Although the report found that the company “appears to have developed financial assistance programs for eligible patients,” investigators wrote that “these programs would leave significant gaps in coverage.”

Despite the expected hardship the price would impose on patients, Biogen expected to spend “between $500 million and $600 million to build out its sales force” to market the drug, the report said.

Five months after the drug entered the market, the Centers for Medicare and Medicaid Services announced that the monthly premium for Medicare Part B would rise by 14.5 percent in 2022, half of that in anticipation of higher costs due to the new Alzheimer’s treatment.

The report said the percentage increase translated to a $21.60 jump in monthly premiums for Medicare Part B beneficiaries, “reportedly the largest dollar increase in the program’s history.”

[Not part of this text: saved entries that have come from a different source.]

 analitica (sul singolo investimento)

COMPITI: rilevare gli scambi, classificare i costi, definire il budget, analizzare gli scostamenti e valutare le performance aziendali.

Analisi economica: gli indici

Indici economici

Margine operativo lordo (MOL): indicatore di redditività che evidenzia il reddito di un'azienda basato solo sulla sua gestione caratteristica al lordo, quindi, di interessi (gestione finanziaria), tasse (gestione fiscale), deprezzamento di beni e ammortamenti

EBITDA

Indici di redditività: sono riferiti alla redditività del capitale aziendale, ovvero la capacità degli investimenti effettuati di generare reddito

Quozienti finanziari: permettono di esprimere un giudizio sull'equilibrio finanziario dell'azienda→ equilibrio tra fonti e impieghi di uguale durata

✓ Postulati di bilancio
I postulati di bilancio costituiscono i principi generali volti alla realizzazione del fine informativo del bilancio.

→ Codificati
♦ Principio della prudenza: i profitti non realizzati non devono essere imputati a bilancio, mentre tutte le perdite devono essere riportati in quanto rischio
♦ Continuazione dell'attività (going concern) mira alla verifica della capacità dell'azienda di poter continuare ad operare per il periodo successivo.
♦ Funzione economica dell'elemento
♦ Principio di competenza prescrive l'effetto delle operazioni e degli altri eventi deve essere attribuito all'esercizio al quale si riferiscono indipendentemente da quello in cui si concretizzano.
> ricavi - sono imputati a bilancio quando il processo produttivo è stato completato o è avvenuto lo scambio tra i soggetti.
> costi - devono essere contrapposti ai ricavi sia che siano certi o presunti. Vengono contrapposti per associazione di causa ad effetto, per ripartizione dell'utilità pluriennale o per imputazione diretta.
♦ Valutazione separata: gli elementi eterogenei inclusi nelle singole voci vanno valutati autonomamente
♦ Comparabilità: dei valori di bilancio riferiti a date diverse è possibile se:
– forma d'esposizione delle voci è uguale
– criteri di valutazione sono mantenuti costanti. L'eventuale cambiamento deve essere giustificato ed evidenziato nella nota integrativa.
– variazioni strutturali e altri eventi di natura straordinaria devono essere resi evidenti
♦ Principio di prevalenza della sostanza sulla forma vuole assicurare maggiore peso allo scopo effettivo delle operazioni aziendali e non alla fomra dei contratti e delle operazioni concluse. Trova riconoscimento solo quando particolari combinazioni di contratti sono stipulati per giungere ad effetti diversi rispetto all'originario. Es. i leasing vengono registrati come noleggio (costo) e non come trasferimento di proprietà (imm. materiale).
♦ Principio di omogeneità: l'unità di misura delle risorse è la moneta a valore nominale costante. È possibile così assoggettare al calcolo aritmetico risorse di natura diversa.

For its part, Biogen went ahead with a broad label that Aduhelm was for “people with Alzheimer’s disease,” despite the reservations from staff about the lack of evidence of clinical benefit for patients in more advanced stages of the disease than those involved in the clinical trials. Some inside the company even expressed concern that pushing ahead with the labeling plan “could damage the company’s credibility,” the report said.